EXERCISE TEXT:
Ideas for moving forward

  • Many curators would like to keep more descriptive terms under protein binding that describe roles/activities (e.g. London 2011 GOC meeting)
  • Ideally, curators would be able to annotate to a protein binding term that indicated its functional relevance, e.g. ‘protein binding involved in heterotypic cell-cell adhesion’
  • Perhaps the second best option, would be to indicate the type of protein being bound provides more information to users. This might also help curators search for the pieces of information to enable them to make the annotation to 'protein binding involved in BP X', users to infer this possibility if it is not strong enough to be included directly in the annotation.


Example:


<<include!>>>

UniProt-GOA student project to improve protein binding: Marijn Berg.

Question:

Can the information we have on the identity of interactors be used to help curators make a decision as to what GO term under 'GO:00005515; protein binding', could be used to improve current annotation web displays?

DATASET:
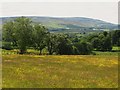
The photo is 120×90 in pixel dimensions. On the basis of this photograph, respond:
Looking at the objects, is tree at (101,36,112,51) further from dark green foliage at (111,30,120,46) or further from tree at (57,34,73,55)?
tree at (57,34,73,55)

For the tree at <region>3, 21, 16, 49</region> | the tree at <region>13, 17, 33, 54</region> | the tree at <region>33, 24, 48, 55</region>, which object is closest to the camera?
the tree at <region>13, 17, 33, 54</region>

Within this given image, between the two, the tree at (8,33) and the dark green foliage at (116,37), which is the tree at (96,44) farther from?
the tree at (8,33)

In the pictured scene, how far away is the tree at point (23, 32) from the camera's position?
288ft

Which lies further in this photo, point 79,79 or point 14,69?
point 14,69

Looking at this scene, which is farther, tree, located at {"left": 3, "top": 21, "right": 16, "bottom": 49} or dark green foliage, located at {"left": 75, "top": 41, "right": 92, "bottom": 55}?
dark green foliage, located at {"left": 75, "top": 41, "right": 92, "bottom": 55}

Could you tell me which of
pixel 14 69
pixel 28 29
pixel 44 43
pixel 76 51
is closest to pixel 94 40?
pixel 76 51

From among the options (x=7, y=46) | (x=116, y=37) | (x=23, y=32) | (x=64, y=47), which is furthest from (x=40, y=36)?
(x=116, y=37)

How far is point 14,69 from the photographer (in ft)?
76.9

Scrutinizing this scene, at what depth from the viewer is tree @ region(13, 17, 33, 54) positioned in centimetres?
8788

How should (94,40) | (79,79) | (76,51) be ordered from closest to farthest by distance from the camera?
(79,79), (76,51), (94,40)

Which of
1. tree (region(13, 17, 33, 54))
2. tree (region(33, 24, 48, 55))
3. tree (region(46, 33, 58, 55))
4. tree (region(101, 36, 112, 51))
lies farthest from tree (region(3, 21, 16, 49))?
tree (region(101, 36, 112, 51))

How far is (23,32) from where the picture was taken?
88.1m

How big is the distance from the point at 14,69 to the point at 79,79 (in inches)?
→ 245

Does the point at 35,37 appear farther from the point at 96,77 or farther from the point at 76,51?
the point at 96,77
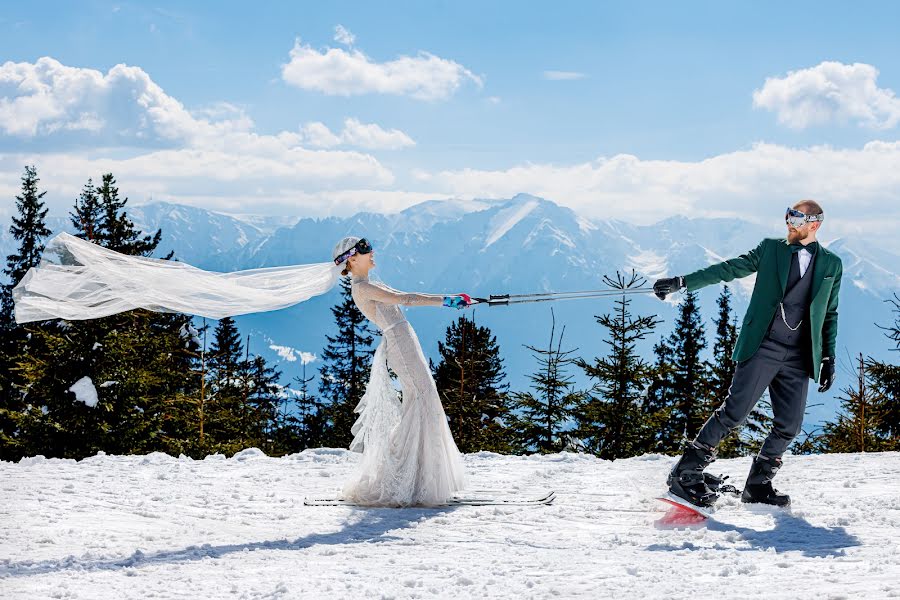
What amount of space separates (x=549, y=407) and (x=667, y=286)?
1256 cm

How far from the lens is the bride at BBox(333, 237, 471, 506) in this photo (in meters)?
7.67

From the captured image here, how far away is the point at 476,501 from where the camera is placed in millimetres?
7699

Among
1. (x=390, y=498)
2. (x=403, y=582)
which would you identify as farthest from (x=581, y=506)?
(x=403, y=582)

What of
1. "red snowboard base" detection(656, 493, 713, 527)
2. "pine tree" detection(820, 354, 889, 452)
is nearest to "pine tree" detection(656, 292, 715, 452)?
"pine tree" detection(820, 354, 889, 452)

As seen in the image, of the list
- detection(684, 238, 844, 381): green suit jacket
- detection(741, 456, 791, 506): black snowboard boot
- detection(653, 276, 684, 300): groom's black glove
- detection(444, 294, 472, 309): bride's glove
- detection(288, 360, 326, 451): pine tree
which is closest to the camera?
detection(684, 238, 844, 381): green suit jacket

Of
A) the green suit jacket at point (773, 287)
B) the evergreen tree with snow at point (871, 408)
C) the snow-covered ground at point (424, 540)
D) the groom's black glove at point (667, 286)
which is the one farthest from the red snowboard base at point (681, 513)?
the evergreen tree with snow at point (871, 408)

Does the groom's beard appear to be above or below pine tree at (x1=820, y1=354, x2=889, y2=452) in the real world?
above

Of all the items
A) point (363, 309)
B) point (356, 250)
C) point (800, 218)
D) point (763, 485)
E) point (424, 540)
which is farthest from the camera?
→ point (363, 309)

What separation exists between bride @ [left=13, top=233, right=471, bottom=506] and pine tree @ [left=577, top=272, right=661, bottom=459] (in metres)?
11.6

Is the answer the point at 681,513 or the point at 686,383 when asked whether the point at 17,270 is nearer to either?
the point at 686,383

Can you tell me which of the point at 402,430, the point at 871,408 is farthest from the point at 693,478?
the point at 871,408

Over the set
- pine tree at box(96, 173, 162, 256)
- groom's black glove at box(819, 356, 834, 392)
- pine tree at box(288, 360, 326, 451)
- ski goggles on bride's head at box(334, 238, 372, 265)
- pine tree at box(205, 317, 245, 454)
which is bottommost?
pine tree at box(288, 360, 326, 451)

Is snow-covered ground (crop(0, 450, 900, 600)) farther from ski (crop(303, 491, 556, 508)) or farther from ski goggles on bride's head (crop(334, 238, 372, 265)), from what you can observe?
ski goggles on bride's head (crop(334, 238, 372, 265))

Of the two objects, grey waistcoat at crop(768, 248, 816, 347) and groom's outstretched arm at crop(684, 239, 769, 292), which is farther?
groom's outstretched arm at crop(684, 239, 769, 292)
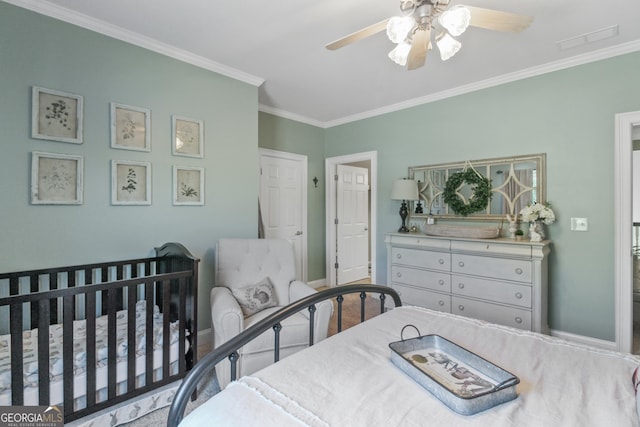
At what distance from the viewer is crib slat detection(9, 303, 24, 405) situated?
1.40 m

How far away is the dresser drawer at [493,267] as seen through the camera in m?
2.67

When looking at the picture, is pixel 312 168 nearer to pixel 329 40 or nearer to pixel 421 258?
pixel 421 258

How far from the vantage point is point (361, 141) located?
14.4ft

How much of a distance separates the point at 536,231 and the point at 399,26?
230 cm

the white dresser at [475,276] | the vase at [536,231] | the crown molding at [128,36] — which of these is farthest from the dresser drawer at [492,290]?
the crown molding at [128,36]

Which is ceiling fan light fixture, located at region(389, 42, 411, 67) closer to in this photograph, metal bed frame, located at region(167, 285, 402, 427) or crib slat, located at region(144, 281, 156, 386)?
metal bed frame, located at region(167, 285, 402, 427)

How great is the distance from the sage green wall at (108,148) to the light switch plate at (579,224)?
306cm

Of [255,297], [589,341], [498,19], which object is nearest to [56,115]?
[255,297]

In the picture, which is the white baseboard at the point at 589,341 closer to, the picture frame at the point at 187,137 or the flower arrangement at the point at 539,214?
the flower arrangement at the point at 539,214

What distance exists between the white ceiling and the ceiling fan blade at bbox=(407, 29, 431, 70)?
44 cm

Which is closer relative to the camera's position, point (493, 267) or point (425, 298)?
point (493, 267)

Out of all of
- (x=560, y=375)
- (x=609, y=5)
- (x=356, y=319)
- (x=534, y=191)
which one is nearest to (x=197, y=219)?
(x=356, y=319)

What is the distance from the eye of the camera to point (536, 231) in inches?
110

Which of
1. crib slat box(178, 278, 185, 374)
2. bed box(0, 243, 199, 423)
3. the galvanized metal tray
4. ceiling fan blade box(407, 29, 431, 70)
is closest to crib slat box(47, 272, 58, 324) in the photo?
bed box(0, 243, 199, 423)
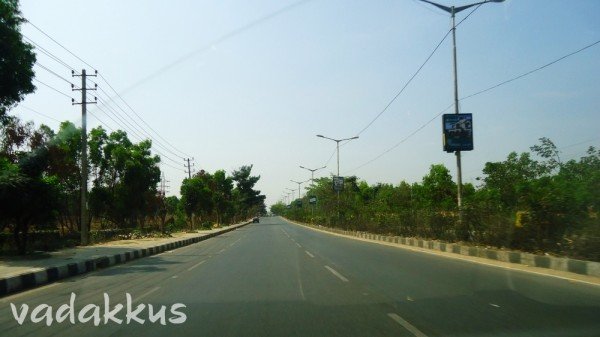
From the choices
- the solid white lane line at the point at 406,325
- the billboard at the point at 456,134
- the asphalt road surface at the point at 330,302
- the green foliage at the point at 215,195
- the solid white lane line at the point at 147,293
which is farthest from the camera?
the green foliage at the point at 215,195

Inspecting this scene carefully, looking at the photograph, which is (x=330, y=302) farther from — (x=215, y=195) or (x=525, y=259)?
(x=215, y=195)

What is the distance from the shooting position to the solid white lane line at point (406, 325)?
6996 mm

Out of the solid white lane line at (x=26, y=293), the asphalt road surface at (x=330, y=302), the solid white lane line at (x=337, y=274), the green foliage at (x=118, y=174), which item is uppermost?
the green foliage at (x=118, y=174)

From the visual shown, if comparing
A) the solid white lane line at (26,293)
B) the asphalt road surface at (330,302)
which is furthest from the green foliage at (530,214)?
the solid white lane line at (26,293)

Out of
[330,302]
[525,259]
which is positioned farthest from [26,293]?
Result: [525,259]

--

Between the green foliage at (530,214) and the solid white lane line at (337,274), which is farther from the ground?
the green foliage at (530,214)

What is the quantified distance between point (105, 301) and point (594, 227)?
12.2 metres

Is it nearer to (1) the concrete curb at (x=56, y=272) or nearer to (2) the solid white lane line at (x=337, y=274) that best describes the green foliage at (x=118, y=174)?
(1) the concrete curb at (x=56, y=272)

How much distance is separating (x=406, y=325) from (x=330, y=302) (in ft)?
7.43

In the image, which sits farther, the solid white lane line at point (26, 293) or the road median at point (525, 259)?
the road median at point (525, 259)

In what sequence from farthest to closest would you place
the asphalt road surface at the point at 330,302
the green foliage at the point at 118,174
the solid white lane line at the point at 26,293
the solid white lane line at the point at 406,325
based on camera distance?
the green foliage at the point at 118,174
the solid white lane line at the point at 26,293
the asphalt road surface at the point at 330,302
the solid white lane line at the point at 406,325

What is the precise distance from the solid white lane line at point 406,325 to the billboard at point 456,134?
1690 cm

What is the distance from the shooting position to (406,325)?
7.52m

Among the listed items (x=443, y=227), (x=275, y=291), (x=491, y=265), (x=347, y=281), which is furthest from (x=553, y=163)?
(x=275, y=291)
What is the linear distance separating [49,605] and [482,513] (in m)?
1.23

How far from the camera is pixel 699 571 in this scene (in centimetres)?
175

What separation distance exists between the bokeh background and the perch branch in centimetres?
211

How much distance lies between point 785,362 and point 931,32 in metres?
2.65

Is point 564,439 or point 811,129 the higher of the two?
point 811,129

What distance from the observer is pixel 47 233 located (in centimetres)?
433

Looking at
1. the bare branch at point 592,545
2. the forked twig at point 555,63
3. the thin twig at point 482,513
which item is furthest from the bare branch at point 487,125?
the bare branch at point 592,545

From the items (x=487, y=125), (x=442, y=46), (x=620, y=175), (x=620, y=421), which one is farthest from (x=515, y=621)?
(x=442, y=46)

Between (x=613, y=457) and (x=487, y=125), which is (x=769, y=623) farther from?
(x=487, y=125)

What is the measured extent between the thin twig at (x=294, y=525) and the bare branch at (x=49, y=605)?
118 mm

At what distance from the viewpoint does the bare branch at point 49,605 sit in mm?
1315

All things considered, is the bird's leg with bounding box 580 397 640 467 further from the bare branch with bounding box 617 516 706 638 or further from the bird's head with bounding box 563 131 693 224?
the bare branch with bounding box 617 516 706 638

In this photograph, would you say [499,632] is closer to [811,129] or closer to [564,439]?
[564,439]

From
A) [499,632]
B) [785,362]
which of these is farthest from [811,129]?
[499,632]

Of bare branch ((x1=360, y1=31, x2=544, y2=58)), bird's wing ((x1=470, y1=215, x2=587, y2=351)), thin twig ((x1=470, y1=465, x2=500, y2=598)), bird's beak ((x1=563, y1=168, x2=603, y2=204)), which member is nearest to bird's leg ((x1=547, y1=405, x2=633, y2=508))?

---

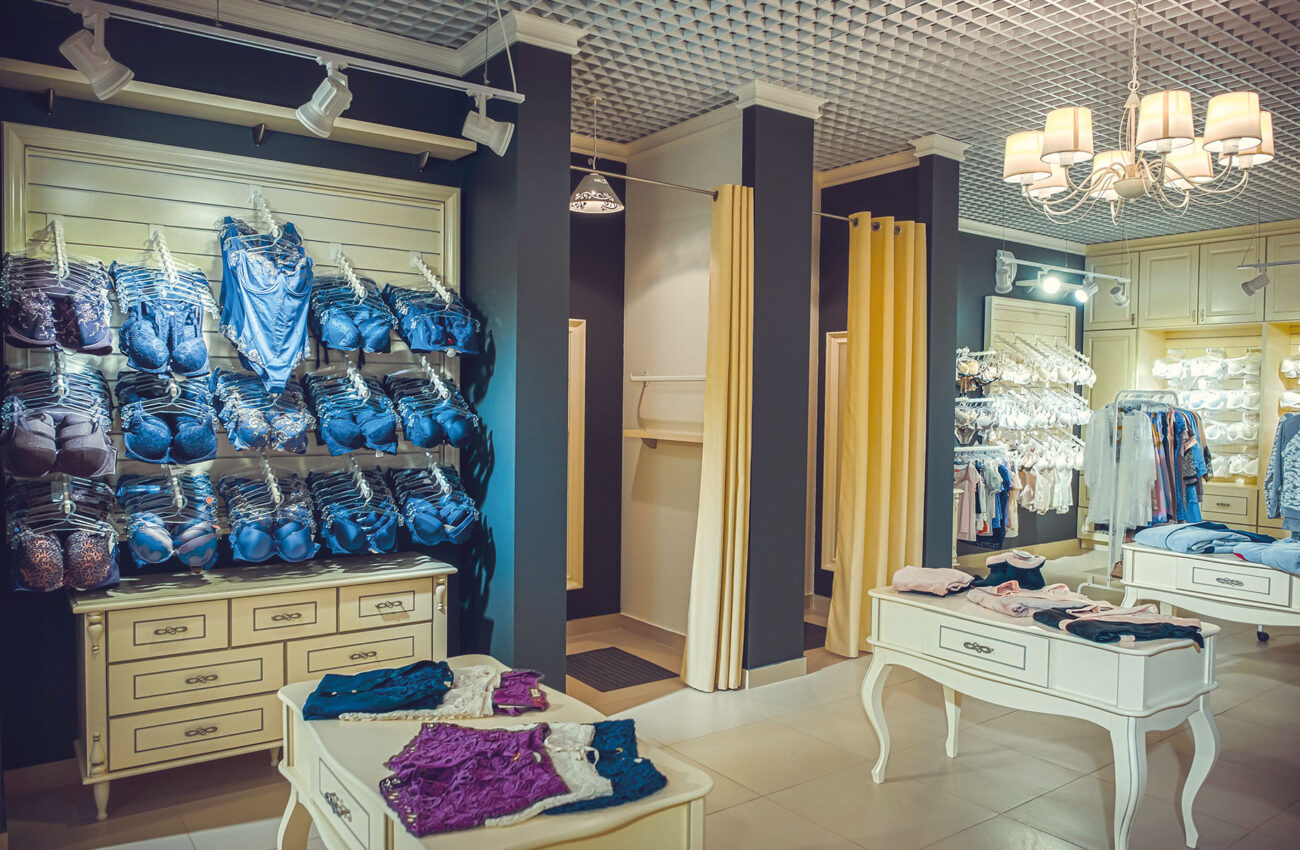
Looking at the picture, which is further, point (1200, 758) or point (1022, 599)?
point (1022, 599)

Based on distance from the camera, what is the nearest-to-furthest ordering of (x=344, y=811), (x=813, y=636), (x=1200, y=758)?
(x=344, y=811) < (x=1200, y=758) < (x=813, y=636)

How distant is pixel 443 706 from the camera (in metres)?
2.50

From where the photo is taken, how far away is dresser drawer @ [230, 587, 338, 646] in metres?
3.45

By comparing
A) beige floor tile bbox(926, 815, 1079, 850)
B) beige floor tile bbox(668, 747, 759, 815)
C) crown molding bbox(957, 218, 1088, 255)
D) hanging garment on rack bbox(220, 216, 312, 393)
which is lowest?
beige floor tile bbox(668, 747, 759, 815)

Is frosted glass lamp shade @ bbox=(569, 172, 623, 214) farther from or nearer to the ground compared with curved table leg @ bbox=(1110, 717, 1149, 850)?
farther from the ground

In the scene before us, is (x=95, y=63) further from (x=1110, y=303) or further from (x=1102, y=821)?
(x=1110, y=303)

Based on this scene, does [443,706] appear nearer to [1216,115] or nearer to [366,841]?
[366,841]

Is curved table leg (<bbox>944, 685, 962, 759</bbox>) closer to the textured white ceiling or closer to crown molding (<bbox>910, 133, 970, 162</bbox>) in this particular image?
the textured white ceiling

TRY IT:
Reproduce the entire protein binding text from above, word for word.

SOLUTION:
Ideas for moving forward

  • Many curators would like to keep more descriptive terms under protein binding that describe roles/activities (e.g. London 2011 GOC meeting)
  • Ideally, curators would be able to annotate to a protein binding term that indicated its functional relevance, e.g. ‘protein binding involved in heterotypic cell-cell adhesion’
  • Perhaps the second best option, would be to indicate the type of protein being bound provides more information to users. This might also help curators search for the pieces of information to enable them to make the annotation to 'protein binding involved in BP X', users to infer this possibility if it is not strong enough to be included directly in the annotation.


Example:


<<include!>>>

UniProt-GOA student project to improve protein binding: Marijn Berg.

Question:

Can the information we have on the identity of interactors be used to help curators make a decision as to what GO term under 'GO:00005515; protein binding', could be used to improve current annotation web displays?